Directives →
- 1) Which of the numbered questions in the Go questionnaire use the word "favorite"? List each one by number along with its wording.
- 2) Write the next part of the Go questionnaire, starting right after its final sentence.

1. Do you prefer playing black or white. And why?
2. Do you have a favorite opening as black?
3. How did you learn your favorite opening?
4. What is your favorite language for Go?
5. What is your favorite Go term and what does it mean?
6. Do you prefer complex games or simple games?
7. Do you feel tsumego is critical to improving?
8. If you could become a professional in any country(the ones offering pro certification), which one would you choose and why?
9. Is Go your favorite hobby?
10. As a DDK, who helped your game improve the most if you can remember?
11. Is the journey more important than the end or the start? Basically, do you feel there is more value in gaining strength than simply having it?
12. Do you feel answering these questions helped you learn more about yourself and others? Explain.


1. Black, there are some openings I don't like to face as White.
2. In tournament games as Black I usually play two 3-4s and then make an enclosure. Sometimes I think it's boring and do something else though.
3. The question is where did I learn to play 3-4 points and then make enclosures? :scratch: hehe
4. English. I prefer to use more English terms if a good one is available rather than the Japanese term.
5. I don't think I have a favorite term. I do have a desire to play the Raccoon's Belly tesuji in a game, because the name is cool and so is the tesuji. I had a close miss just last week where the shape occurred but it didn't work because my opponent had an atari available to escape it.

[Extracted records]
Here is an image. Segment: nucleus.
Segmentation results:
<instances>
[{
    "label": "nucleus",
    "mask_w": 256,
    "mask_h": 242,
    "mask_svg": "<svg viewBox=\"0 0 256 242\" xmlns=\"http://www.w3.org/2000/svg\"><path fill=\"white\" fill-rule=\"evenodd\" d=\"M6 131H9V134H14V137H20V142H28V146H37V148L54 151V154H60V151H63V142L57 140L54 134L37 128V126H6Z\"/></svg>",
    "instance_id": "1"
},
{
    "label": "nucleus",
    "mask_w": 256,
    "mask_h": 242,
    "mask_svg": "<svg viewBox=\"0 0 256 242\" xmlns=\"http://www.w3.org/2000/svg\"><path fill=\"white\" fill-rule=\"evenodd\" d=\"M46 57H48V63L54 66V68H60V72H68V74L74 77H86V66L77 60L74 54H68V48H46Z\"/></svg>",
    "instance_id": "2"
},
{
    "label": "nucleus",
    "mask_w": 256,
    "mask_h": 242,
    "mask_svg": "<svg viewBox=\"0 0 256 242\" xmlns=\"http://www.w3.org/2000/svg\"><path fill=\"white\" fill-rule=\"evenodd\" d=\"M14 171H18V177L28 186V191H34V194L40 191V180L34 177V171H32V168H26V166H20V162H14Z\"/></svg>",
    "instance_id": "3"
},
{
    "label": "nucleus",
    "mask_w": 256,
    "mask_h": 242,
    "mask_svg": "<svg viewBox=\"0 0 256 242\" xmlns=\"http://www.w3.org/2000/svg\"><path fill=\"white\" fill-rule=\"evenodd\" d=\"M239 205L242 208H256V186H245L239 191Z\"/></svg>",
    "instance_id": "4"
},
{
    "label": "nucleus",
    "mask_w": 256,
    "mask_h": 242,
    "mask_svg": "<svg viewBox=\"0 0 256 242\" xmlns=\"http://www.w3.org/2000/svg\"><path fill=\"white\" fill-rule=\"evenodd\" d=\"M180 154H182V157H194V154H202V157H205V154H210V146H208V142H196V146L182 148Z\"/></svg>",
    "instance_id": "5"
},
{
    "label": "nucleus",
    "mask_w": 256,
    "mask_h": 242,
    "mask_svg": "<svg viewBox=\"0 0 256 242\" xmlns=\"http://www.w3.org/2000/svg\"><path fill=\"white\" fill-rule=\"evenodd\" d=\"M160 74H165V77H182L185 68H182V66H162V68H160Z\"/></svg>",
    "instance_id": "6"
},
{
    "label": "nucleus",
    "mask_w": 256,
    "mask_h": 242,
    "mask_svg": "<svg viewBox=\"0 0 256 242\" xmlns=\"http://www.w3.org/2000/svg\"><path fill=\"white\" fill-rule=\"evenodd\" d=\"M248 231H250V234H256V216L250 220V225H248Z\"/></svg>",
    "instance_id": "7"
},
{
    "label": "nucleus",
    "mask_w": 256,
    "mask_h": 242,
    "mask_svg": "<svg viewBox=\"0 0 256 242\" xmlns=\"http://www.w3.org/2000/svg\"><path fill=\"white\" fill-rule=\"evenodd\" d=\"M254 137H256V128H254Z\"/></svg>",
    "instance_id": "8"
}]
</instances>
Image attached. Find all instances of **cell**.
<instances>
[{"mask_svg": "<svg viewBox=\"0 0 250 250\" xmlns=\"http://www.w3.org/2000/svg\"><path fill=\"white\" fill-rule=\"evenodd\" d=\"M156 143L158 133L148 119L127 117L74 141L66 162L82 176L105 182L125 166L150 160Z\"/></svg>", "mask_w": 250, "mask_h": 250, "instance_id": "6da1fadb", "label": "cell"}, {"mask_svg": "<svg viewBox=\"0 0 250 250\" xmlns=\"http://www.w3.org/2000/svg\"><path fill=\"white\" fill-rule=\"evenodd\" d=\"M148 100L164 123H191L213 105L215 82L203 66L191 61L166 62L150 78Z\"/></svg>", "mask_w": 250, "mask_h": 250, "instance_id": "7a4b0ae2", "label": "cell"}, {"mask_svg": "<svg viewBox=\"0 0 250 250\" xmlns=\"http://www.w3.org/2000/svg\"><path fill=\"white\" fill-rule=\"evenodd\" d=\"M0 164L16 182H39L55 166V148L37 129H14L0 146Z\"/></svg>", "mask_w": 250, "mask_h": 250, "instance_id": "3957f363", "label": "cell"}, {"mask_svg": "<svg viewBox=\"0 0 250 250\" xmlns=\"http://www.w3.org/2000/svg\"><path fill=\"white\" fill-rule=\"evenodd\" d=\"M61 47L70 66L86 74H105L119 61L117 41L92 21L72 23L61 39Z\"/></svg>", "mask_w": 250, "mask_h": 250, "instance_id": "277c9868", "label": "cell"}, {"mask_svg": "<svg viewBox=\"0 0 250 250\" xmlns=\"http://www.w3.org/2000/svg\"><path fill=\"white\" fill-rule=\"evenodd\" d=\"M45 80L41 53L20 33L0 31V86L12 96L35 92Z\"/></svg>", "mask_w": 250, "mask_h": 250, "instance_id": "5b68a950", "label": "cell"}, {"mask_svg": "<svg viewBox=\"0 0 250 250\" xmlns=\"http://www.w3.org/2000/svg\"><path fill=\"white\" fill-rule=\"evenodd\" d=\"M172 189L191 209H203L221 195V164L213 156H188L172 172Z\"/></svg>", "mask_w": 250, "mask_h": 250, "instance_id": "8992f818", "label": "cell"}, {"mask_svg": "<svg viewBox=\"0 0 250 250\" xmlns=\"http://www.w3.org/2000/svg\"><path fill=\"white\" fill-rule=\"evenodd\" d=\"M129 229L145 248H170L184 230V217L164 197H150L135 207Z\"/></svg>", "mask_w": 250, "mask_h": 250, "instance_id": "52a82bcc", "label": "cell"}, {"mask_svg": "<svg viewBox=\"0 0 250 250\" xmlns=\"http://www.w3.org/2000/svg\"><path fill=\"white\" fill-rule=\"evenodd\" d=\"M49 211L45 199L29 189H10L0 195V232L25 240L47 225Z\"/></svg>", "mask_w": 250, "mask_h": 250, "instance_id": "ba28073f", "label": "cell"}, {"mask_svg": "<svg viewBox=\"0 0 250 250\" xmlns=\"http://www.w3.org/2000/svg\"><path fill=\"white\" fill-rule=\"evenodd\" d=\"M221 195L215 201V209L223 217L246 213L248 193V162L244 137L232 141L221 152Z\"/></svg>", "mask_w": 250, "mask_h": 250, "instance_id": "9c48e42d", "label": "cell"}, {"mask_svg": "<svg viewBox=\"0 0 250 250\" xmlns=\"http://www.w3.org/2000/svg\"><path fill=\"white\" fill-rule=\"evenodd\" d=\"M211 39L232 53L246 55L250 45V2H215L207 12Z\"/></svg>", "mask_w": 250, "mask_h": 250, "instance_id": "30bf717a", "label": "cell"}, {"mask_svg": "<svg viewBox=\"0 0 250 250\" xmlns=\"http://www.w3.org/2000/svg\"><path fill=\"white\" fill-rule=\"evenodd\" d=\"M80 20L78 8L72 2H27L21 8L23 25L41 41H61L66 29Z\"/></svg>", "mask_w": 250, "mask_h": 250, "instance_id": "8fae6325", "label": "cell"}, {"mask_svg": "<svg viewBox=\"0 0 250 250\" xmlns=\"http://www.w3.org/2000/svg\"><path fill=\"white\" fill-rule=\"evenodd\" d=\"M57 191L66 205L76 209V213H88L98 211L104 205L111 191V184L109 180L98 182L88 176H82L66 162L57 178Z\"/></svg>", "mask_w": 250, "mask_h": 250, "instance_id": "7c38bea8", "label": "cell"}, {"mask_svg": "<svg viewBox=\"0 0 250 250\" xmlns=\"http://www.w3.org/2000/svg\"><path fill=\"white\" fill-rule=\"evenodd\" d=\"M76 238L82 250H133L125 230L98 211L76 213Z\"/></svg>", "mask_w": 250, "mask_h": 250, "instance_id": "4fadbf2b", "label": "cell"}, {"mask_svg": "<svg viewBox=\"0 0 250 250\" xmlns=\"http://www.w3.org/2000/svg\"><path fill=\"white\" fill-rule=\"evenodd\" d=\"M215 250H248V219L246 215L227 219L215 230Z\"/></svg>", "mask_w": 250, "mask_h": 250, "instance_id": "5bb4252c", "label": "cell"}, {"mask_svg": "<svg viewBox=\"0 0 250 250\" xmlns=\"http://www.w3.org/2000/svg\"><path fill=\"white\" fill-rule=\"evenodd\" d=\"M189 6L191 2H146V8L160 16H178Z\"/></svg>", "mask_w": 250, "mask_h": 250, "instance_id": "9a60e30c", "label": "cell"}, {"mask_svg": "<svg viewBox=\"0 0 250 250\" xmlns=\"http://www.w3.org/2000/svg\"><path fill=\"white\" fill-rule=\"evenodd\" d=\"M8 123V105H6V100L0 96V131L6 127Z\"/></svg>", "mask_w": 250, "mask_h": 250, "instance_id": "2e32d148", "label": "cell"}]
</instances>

Expected answers →
- 1)
2. Do you have a favorite opening as black?
3. How did you learn your favorite opening?
4. What is your favorite language for Go?
5. What is your favorite Go term and what does it mean?
9. Is Go your favorite hobby?

- 2)
6. Medium complexity -- Goldilocks complexity. :)
7. Yes, Tsumego is critically important to improvement. It's not often that I'm in the mood to just do some problems though. Good thing this is just a hobby.
8. Wait so you're saying it's not just a hobby anymore? Dang. Lately I'm interested in Korea, so I pick there.
9. It varies between #1 and #4. Lately the competitors are Starcraft, Ultimate Frisbee, and learning Korean. With US Go Congress approaching, Go naturally rises to #1 for the moment.
10. My DDK days were spent on IGS over 10 years ago, and mostly self-taught. But I will take this chance to say my favorite teacher is Yilun Yang 7p. I haven't taken private lessons from him but I enjoy his lectures on KGS+ and at the US Go Congress, and I have many of his books. I especially recommend the Workshop Lectures series.
11. I enjoy most the moments when you gain some new understanding, and second most the moments when you first start to apply new that new understanding. I'm still waiting for the 2nd half in the case of Raccoon's Belly. :rambo:
12. Yes I like reading the answers from others, thank you for starting this.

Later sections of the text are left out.